**Selected text**
I have not being able to reproduce this locally but I've asked my coworkers for a reproduction uasecase.

DonIsaac commented 1 week ago

@Raynos thanks for the details. I will start debugging this once I have a file I can reproduce on.

Raynos commented 1 week ago

one file that disappeared is workspaces/metrics-exporter/src/metadataQueue.ts when I hadn't touched anything in that workspace

coworker mentioned a file was truncated in a directory he has not touched on his branch.

Raynos commented 1 week ago

and it's flaky hard to reproduce.

Raynos commented 1 week ago

Happened to me too, it randomly deleted

workspaces/pipeline/src/memo/ram-memo.ts
Raynos commented 1 week ago

I'm running it in a loop and it deleted 5/6 random files :(

Raynos commented 1 week ago

https://github.com/PabloSzx/graphql-ez/tree/jake/reproduction

And

$ while true ; do npm run lint:fix ; done

Will reproduce it ; you should run pnpm install in this repo as its pnpm; not npm.

DonIsaac commented 1 week ago

@Raynos what OS are you and your colleagues using?

DonIsaac commented 1 week ago

...and is this how you guys run oxlint??

DonIsaac commented 1 week ago

Tl;Dr

This was weird. I think I found a way to make this stop happening, but I could not figure out or solve the underlying issue. Either way, I'll have a PR out after I finish writing this out.

**Task instructions**
(a) Can you duplicate the oxlint thread word for word, starting with "https://github.com/PabloSzx/graphql-ez/tree/jake/reproduction" and going on through "your colleagues using?"?
(b) In the oxlint thread, why should someone run pnpm install instead of npm in the reproduction repo?

**Supplied material**
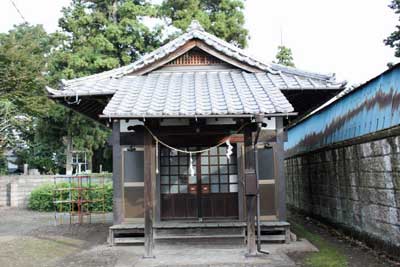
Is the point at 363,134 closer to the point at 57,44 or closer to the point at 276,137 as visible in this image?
the point at 276,137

**The replies**
(a)
https://github.com/PabloSzx/graphql-ez/tree/jake/reproduction

And

$ while true ; do npm run lint:fix ; done

Will reproduce it ; you should run pnpm install in this repo as its pnpm; not npm.

DonIsaac commented 1 week ago

@Raynos what OS are you and your colleagues using?

(b) Because that repo uses pnpm, not npm.